_Available records_:
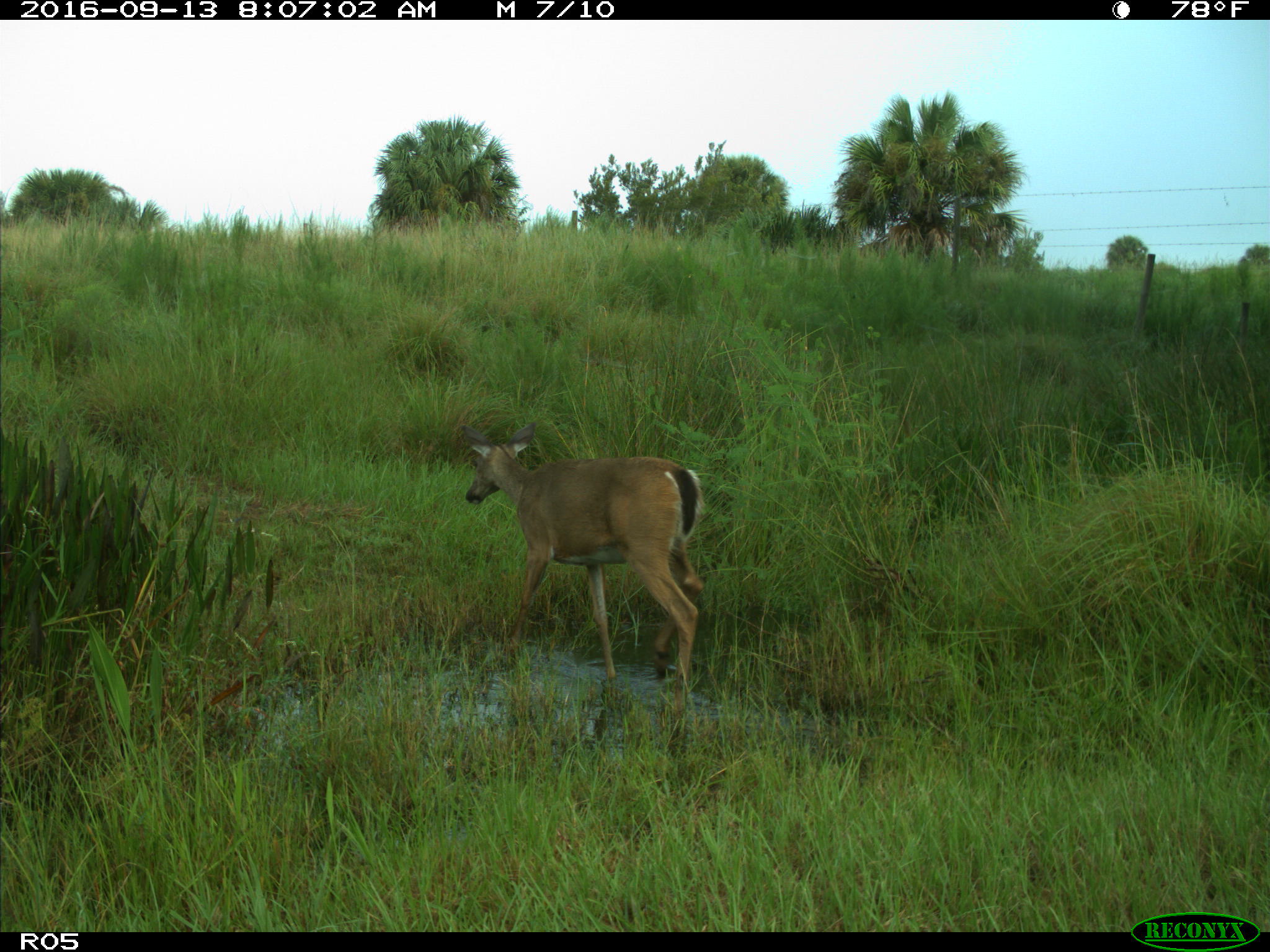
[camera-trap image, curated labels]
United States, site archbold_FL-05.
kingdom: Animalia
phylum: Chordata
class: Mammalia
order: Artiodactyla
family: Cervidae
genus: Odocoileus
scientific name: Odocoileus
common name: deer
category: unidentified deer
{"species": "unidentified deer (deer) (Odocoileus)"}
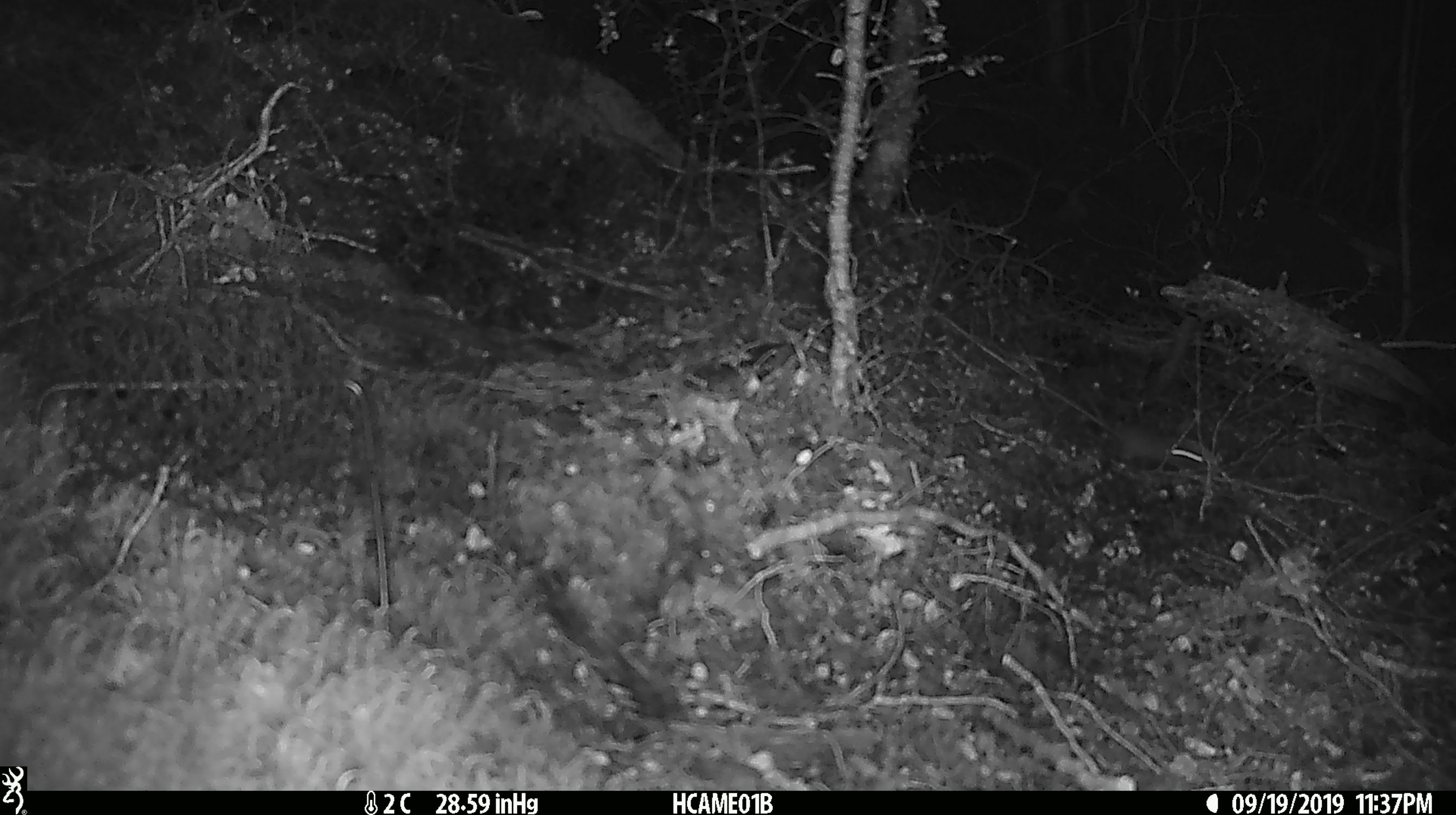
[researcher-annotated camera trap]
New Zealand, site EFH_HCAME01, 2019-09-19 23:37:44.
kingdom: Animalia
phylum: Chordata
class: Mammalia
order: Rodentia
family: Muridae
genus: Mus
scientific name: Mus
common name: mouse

_Task instructions_:
With the images left out, set down each record exactly as it appears.

_Answer to this task_:
[camera-trap image, curated labels]
United States, site archbold_FL-05.
kingdom: Animalia
phylum: Chordata
class: Mammalia
order: Artiodactyla
family: Cervidae
genus: Odocoileus
scientific name: Odocoileus
common name: deer
category: unidentified deer
{"species": "unidentified deer (deer) (Odocoileus)"}
[researcher-annotated camera trap]
New Zealand, site EFH_HCAME01, 2019-09-19 23:37:44.
kingdom: Animalia
phylum: Chordata
class: Mammalia
order: Rodentia
family: Muridae
genus: Mus
scientific name: Mus
common name: mouse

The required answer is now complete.